On p. 33 of these lecture notes, we deduce that:
$$-\Delta q=\operatorname{div}\operatorname{div}u$$
on the $n$-d torus $\mathbb T^n$. The deduction is then made that:
$$\|q\|_{L^2(\mathbb T^n\times(0,T))}\leq\|u\|_{L^2(\mathbb T^n\times(0,T))}.$$
Apart from suspecting this should be a $\lesssim$, that is there is a missing constant on the RHS, how would one prove this? I was pointed to Gilbarg-Trudinger and to Evans, but neither seems to have an esimate that produces this one in the respective section about elliptic regularity estimates. Am I missing something, is the estimate I need somewhere else in those books, or anyway, what fact guarantees that deduction holds?
The article is working on $\mathbb T^n$, a torus, so we can use Fourier serieses.

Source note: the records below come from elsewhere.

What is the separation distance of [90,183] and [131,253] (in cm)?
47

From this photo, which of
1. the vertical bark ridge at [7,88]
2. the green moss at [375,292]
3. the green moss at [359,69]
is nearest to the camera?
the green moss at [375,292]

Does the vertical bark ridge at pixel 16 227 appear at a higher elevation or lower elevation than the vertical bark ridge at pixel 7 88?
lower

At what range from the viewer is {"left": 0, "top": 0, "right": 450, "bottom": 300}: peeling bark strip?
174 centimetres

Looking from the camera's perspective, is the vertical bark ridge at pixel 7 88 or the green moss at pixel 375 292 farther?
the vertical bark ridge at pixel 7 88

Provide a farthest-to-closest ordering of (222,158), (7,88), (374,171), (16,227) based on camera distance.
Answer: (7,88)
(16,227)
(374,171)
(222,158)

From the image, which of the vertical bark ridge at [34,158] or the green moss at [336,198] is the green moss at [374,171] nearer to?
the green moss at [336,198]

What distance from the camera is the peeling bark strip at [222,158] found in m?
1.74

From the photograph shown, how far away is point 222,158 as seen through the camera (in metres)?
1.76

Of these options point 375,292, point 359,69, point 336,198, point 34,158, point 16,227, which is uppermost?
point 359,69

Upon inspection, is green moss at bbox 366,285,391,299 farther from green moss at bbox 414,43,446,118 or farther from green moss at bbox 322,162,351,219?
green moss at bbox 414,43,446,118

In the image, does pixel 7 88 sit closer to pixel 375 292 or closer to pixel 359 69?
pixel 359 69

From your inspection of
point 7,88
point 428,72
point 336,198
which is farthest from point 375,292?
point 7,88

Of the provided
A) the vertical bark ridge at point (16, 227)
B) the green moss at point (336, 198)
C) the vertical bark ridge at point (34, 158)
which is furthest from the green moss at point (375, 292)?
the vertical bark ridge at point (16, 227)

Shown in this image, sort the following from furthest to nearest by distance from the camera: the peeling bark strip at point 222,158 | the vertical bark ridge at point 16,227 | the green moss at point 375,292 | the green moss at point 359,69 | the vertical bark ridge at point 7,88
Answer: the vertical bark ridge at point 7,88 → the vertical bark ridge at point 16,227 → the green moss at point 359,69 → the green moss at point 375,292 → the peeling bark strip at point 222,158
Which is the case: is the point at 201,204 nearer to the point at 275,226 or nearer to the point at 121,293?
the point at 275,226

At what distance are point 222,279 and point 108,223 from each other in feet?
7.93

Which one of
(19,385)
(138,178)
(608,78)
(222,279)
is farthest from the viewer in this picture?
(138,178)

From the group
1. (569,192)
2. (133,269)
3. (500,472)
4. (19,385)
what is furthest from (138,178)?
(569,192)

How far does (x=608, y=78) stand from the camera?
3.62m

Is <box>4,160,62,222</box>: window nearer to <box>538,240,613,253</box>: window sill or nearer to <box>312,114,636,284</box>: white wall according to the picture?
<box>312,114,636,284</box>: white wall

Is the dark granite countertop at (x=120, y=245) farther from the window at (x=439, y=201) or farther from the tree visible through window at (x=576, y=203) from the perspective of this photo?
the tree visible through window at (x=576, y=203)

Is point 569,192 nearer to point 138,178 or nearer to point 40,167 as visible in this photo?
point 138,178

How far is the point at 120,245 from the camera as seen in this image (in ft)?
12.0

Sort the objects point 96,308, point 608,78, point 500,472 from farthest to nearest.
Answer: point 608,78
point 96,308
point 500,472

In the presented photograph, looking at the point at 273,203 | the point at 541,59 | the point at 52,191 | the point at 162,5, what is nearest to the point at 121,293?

Write:
\begin{align*} q={}&\sum_{\mathbb Z^n}c_ke^{ik\cdot x} \\ u={}&\sum_{i,j}\sum_{\mathbb Z^n}d_k^{(i,j)}e^{ik\cdot x}e_i\otimes e_j. \end{align*}
The equation $-\Delta q=\operatorname{div}\operatorname{div}u$ then reads:
$$-k^2c_k=\sum_{i,j}k_ik_jd_k^{(i,j)}\qquad\qquad\forall k.$$
Divide by $-k^2$ and square:
$$c_k^2=\sum_{i_1,j_1,i_2,j_2}\frac{k_{i_1}k_{j_1}k_{i_2}k_{j_2}}{k^4}d_k^{(i_1,j_1)}d_k^{(i_2,j_2)}.$$
Taking modulus on the RHS, the fraction is at most 1, then we use a Cauchy-Schwartz type inequality to get:
$$c_k^2\leq\sqrt{\sum_{i_1,j_1,i_2,j_2}d_k^{(i_1,j_1),2}}\sqrt{\sum_{i_1,j_1,i_2,j_2}d_k^{(i_2,j_2),2}}=n^4\sum_{i,j}(d_k^{i,j})^2\leq C^2n^4\|u\|_{L^2}^2.$$
where I used that, whatever matrix norm I pick for my $\|u\|_{L^2}$, there is $C$ such that $C|u|\geq\sqrt{\sum_{i,j}(d_k^{i,j})^2}$ by equivalence of norms in finite dimension. Summing over $k$, we get exactly the desired estimate.